> [Brief]:
Repeat exactly the lines from the line containing "Is point (205, 108)" through the last line of the records below, inclusive, and nothing else.

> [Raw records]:
---------------

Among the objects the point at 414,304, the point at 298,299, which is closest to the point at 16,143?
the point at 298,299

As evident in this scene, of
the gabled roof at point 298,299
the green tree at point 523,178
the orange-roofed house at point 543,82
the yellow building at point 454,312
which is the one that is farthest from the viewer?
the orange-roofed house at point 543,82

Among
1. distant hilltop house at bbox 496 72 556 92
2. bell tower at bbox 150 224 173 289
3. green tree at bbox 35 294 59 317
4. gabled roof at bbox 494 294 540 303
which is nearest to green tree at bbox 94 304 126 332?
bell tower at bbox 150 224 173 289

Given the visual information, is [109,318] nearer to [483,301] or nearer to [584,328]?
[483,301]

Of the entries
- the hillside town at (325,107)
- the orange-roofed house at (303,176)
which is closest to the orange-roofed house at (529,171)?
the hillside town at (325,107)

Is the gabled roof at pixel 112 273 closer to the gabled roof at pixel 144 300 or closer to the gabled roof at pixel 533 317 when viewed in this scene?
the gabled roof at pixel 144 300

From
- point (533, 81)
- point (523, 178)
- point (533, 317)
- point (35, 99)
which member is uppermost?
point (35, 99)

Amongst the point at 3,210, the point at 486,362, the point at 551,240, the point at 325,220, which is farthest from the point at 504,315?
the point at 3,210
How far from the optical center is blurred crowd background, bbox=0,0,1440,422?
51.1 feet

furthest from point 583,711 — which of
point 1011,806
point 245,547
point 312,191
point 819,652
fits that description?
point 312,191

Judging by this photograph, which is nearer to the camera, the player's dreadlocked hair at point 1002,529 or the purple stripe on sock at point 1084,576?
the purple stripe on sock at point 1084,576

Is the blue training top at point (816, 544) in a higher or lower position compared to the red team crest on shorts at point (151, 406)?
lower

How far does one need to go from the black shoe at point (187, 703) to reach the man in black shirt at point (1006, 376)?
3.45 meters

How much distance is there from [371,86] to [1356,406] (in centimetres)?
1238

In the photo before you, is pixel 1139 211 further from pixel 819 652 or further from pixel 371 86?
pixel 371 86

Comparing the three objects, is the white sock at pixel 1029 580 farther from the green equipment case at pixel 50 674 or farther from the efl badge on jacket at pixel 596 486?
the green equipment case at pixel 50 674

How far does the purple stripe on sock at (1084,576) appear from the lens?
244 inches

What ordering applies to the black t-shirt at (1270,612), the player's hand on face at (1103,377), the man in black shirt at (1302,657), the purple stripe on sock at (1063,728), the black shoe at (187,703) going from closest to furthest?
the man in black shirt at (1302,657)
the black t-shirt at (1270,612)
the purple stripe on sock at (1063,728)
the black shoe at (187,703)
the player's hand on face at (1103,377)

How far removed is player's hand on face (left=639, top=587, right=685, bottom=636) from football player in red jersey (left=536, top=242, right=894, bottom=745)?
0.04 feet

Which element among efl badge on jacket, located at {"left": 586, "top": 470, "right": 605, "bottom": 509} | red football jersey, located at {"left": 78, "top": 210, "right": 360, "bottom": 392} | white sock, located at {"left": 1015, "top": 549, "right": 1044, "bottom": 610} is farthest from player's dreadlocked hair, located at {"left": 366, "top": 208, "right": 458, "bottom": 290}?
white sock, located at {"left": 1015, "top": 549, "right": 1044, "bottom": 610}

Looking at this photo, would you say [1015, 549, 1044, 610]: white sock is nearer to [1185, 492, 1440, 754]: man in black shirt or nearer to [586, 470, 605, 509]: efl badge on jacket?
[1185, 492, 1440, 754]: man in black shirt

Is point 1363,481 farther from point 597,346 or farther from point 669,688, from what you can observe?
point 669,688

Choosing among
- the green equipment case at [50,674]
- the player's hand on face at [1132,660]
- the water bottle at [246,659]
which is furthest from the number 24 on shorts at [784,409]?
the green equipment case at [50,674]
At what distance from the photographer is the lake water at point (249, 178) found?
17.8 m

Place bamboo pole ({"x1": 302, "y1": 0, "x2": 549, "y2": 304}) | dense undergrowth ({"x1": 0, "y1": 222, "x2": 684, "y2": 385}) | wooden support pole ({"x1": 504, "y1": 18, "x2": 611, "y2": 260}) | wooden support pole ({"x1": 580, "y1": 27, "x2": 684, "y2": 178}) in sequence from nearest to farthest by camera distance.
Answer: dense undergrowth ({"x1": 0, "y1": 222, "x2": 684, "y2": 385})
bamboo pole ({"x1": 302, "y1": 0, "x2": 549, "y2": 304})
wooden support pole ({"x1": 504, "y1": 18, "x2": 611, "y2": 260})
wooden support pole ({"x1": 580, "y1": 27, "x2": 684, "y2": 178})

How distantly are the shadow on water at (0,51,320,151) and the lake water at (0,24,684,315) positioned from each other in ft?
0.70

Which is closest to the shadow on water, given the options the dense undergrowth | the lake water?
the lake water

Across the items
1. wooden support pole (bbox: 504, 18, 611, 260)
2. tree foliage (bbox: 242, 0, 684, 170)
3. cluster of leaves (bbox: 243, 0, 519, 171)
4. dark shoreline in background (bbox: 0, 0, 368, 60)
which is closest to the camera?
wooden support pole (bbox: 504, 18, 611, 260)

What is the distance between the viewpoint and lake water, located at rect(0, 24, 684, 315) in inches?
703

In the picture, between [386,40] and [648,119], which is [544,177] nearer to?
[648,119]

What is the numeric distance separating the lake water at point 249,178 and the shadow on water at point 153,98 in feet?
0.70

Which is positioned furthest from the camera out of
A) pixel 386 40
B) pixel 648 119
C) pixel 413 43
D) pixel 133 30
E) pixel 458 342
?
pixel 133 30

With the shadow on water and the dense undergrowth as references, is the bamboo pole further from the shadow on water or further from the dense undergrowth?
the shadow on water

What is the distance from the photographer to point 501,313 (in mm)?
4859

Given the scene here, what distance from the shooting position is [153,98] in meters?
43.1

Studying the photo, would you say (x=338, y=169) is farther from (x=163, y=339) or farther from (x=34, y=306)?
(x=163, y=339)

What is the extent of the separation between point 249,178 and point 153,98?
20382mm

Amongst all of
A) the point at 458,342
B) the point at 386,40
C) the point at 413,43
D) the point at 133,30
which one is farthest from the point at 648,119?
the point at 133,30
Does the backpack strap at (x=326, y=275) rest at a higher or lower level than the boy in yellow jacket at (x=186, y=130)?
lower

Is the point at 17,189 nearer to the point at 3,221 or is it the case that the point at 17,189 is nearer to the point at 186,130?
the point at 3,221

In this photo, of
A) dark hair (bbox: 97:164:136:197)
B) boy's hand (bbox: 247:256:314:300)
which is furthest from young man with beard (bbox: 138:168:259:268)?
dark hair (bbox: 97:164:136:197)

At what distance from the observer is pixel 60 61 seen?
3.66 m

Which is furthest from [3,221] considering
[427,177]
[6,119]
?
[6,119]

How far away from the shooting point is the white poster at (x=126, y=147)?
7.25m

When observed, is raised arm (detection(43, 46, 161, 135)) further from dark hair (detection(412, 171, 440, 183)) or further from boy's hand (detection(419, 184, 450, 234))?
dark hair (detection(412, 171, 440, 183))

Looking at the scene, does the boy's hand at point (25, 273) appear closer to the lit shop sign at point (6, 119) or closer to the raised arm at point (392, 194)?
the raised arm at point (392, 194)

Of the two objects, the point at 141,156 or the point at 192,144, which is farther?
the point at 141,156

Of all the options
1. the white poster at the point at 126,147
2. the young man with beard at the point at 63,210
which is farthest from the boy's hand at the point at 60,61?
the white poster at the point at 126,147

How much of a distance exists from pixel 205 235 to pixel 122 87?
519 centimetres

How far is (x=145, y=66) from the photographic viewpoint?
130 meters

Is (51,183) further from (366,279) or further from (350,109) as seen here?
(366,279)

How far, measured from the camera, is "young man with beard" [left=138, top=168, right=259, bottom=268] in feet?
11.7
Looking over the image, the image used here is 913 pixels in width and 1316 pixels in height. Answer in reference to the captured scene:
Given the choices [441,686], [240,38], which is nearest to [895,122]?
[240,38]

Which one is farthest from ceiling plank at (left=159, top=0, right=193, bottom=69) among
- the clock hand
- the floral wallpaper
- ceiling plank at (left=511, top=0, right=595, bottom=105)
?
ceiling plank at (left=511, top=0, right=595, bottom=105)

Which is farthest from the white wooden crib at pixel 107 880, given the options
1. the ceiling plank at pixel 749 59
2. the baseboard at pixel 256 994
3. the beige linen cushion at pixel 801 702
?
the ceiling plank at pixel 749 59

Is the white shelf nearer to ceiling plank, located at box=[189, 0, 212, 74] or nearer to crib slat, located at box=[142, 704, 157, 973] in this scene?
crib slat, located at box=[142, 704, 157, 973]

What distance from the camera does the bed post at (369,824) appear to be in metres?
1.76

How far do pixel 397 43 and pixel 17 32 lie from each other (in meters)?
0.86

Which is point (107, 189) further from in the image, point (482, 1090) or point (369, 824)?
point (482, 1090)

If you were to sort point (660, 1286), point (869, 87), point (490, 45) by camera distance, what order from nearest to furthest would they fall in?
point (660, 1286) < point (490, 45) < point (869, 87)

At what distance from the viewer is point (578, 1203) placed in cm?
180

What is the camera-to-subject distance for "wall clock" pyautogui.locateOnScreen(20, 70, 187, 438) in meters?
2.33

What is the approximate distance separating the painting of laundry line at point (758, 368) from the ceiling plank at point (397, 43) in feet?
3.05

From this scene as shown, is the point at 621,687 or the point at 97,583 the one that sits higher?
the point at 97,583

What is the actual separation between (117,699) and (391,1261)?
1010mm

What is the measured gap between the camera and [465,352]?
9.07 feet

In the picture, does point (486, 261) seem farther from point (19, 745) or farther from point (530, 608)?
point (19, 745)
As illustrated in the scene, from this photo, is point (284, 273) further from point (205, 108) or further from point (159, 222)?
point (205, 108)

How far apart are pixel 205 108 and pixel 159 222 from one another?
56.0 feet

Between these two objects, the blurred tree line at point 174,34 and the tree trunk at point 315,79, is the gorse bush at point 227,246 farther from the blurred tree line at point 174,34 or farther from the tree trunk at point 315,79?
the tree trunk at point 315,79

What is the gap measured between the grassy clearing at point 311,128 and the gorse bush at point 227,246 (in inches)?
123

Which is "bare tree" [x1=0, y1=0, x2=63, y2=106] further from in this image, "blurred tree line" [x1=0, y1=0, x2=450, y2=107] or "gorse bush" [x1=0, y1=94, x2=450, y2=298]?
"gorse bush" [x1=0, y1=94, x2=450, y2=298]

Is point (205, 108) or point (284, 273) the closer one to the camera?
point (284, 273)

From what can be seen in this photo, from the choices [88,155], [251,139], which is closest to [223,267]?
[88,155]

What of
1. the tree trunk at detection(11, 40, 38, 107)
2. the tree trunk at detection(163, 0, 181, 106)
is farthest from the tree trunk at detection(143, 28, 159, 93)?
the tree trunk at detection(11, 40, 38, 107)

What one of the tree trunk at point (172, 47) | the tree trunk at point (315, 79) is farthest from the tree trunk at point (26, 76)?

---------------

> [Result]:
Is point (205, 108) or point (284, 273) the closer one to the camera?
point (284, 273)

From what can be seen in this photo, from the choices [88,155], [251,139], which is closest to [223,267]?
[88,155]

What of
1. the tree trunk at detection(11, 40, 38, 107)
2. the tree trunk at detection(163, 0, 181, 106)
is farthest from the tree trunk at detection(143, 28, 159, 93)?
the tree trunk at detection(11, 40, 38, 107)

What one of the tree trunk at point (172, 47) | the tree trunk at point (315, 79) is farthest from the tree trunk at point (26, 76)?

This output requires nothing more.